Some ideas are practical. Manageable. You can fit them in your pocket and tote them around all day, barely feeling the burden. These ideas are great because you can act upon them whenever you like and they’ll still be likely to succeed.

Some ideas are a bit more unwieldy. They pop up in your mind at the most awkward times until you finally find the opportunity to act on them, and as a result they need to be acted upon sooner rather than later if you’re going to make them happen.

And then there are the ideas that are so big, you can’t help but feel ridiculous for having them. The ideas that seep into your consciousness and bleed out from your pores and are so crazy cumbersome you can’t get anything else done, you’re so distracted by this idea. This crazy, stilly, stupid, amazing, everything-changing idea.

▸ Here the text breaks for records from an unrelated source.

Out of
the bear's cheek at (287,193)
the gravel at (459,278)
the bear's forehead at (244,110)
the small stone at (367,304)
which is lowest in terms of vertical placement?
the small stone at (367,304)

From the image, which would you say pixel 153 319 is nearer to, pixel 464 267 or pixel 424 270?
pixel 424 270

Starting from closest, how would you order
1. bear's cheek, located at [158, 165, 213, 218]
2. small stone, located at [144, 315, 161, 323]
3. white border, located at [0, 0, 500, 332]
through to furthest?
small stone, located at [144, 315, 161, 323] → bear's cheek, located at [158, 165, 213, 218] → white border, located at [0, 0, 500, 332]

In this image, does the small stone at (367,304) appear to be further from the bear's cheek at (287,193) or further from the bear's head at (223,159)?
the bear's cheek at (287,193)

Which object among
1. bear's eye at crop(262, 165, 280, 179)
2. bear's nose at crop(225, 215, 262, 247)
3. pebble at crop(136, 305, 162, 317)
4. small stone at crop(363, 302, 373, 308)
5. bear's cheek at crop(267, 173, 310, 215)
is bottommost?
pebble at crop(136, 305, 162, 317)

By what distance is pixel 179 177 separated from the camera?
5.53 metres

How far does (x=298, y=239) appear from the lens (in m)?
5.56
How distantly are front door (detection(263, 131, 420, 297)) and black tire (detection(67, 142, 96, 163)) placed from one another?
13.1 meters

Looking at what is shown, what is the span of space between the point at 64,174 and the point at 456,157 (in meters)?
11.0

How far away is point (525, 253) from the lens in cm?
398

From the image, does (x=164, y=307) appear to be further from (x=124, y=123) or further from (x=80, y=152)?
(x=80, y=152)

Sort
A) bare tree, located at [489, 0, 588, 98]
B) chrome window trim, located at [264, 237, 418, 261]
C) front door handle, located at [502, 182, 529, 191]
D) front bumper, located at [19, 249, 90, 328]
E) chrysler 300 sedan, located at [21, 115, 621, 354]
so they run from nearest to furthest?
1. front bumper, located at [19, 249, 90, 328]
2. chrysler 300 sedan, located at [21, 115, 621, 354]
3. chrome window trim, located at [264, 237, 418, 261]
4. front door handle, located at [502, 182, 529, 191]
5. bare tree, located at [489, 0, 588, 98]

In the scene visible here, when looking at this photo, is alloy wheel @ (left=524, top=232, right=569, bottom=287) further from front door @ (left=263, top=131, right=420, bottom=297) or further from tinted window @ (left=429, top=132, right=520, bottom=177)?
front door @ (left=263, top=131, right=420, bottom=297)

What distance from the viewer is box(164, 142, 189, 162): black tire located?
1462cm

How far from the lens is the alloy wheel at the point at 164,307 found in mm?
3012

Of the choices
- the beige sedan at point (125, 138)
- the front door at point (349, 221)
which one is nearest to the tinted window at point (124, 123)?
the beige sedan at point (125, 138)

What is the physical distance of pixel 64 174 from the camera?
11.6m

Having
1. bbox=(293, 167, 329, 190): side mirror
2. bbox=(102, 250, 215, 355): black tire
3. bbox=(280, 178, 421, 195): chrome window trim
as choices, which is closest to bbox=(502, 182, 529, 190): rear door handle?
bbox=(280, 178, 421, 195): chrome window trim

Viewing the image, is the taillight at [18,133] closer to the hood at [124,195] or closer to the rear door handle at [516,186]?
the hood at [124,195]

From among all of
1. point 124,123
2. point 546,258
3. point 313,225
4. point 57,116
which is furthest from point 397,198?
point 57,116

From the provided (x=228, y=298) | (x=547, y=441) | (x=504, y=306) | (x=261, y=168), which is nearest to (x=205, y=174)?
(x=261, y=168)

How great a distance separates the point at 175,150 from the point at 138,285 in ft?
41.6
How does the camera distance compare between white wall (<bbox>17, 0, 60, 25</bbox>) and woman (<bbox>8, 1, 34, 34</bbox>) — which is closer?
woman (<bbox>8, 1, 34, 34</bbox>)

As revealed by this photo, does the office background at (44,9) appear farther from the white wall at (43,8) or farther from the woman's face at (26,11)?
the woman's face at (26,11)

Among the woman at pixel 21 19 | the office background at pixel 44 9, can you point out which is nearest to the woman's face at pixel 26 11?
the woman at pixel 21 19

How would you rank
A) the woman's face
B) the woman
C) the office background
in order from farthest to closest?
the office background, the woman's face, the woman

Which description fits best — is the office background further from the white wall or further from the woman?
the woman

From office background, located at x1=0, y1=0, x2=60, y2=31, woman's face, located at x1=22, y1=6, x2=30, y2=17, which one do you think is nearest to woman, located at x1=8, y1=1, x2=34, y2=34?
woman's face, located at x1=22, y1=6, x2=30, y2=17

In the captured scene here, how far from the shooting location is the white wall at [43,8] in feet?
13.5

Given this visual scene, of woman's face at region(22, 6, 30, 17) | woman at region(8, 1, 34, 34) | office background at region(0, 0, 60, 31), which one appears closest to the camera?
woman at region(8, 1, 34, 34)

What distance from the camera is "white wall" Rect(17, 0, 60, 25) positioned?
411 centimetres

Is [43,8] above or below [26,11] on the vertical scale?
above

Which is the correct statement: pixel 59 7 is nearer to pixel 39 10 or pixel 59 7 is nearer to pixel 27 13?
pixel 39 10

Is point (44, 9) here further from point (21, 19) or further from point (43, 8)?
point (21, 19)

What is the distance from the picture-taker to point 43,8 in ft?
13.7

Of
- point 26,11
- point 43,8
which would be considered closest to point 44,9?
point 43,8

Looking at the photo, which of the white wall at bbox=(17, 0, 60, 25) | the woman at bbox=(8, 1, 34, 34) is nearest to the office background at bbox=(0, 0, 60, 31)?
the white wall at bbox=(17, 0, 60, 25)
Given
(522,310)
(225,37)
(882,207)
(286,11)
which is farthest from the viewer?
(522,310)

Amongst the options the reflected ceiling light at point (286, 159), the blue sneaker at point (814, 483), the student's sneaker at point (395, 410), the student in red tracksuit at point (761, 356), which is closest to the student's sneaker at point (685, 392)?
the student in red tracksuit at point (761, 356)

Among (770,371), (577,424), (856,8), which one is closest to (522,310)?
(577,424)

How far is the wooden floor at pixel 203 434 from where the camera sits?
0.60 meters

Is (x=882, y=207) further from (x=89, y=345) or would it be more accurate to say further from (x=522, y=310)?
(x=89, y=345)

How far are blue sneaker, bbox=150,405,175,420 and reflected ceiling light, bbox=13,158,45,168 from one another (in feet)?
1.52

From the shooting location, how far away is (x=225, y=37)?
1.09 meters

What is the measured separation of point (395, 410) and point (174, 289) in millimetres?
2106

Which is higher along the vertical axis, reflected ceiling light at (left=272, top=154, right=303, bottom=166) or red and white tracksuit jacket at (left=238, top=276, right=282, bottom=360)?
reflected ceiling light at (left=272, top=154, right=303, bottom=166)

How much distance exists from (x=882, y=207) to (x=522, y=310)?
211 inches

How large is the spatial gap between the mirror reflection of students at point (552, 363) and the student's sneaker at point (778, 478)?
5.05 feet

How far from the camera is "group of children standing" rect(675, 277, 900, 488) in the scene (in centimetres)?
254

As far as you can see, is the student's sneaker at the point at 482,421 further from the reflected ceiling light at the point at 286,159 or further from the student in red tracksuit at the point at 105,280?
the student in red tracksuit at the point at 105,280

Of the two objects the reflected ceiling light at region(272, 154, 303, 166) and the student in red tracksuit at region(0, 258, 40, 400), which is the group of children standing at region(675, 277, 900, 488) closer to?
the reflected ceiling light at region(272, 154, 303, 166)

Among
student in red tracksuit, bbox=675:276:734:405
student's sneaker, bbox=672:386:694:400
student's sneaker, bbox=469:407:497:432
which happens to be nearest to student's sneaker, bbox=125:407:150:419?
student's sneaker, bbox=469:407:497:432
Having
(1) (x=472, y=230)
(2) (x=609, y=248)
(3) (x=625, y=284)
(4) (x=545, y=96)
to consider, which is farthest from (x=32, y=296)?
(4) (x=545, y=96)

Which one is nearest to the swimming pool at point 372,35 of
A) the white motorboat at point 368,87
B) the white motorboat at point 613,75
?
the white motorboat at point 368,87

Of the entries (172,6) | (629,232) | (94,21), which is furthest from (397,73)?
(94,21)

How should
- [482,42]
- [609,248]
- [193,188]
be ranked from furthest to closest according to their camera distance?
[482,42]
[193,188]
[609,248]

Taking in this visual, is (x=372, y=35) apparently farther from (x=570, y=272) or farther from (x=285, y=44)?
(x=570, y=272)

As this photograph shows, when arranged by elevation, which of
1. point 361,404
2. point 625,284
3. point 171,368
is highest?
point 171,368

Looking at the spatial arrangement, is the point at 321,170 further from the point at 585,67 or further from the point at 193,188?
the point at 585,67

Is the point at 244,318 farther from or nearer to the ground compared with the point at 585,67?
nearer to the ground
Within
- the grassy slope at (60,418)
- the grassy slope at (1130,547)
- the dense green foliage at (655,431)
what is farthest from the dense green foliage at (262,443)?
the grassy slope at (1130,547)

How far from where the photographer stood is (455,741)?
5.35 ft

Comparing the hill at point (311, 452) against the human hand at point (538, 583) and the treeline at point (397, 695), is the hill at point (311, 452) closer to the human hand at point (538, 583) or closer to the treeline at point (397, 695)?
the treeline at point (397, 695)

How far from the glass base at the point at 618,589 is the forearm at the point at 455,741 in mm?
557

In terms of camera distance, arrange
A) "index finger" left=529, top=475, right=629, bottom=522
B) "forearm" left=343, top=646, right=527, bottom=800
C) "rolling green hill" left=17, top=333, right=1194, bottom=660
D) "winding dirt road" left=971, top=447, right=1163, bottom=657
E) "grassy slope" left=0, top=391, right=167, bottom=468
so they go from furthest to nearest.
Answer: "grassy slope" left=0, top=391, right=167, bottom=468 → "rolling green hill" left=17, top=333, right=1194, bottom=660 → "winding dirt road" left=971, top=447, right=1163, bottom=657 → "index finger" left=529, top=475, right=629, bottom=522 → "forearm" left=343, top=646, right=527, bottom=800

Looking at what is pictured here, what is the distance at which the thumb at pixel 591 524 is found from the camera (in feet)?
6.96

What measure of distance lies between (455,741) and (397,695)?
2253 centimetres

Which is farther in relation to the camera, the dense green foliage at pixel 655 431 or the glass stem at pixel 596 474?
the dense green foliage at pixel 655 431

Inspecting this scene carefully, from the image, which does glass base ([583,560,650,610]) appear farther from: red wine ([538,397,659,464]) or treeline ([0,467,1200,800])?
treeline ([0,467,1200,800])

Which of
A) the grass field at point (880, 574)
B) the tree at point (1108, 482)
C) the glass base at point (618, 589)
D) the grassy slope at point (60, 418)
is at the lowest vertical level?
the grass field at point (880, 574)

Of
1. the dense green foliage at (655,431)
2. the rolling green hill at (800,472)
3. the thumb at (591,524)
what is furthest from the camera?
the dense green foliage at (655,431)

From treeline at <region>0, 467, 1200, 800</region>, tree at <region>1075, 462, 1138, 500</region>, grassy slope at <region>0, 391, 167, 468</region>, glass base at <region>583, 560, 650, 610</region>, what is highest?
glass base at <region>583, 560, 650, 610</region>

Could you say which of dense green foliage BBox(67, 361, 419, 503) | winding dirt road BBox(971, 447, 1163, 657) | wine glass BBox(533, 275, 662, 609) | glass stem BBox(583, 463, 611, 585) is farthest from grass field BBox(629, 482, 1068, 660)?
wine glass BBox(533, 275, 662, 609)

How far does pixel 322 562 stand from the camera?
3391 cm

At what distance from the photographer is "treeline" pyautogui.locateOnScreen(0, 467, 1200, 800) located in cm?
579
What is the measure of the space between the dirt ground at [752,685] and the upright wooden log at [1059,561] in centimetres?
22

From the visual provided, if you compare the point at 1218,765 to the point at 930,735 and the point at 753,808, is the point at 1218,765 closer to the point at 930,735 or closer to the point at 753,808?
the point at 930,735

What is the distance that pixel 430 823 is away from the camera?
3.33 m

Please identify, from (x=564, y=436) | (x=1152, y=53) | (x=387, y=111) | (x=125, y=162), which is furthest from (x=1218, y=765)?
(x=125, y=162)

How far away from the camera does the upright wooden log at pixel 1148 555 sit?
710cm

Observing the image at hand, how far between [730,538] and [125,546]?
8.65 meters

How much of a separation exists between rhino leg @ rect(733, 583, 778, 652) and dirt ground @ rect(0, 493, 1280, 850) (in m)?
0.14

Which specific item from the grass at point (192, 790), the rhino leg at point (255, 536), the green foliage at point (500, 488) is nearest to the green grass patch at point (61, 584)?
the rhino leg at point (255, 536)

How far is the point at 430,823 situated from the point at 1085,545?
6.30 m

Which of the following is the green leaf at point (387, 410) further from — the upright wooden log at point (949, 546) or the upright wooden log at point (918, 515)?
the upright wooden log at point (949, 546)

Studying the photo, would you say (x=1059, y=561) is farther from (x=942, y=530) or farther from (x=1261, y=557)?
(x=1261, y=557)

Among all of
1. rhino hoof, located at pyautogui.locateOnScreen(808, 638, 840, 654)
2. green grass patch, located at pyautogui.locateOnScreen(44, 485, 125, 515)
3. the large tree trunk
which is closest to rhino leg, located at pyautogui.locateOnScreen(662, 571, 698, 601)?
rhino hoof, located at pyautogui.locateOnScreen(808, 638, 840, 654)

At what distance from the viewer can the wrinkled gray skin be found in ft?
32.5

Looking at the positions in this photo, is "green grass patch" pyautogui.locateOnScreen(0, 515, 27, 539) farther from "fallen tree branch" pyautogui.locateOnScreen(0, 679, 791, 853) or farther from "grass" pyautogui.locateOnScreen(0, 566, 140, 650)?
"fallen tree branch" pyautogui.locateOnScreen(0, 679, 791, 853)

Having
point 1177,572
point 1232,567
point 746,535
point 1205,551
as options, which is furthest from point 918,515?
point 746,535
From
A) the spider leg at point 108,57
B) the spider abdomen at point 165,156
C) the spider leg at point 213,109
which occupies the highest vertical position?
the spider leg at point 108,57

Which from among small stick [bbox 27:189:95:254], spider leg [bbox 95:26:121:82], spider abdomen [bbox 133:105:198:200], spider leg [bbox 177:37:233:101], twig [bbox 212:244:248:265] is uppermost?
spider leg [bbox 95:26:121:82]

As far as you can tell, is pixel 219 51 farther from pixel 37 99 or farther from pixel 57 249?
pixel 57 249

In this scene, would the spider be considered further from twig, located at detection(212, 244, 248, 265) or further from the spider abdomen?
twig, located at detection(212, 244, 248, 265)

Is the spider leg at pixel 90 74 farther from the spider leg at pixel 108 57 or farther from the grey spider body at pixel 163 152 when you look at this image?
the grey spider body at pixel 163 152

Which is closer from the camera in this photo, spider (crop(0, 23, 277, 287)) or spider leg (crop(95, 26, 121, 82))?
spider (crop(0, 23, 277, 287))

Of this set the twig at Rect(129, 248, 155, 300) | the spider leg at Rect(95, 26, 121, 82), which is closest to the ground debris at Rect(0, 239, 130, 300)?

You’re both fortunate and unfortunate to have one of the latter species of ideas, as it will dominate your life and keep you from getting sleep, but it will also tap into energy reserves you never knew you had and make you very aware of just how strong you can be.

Big ideas are a triathlon. They’re an awkward kind of Olympics where all of the contests are being made up on the spot, and you have to fashion your own equipment as you go along. They’re a chain mail gauntlet to the face: a challenge to step up and prove your worth.

It requires outrageous ambition and at least a little bit of crazy to acknowledge such ideas when we have them, because to acknowledge them is to make them real, and to make them real is to not be able to back down. Like a cartoon character walking off a cliff, once you look down and notice the drop, you can’t help but fall. Much easier to just keep on walking, never peeking at the empty air beneath your feet. This is what most people do when they are mind-slapped by a big idea, and you can’t really blame them. To fall is to lose control of your trajectory for a while, to be forced to act quickly if you want to have a chance of climbing back up to your former status quo.

If successful, however, you’ll figure out a way to turn that fall into flight, and soar higher than you ever have before. If you’d never pulled loose from your comfortable walk, you’d never have achieved the velocity necessary to swoop back up, higher and higher, until you can look down at the safety of your former cliff and think, “Holy wow, what a ride.”

Update: April 7, 2017

I find that the people I tend to spend the most time with, and stay in touch with over time, are the people who understand this feeling. Of kind of being burdened with such ideas, but also being invigorated by them.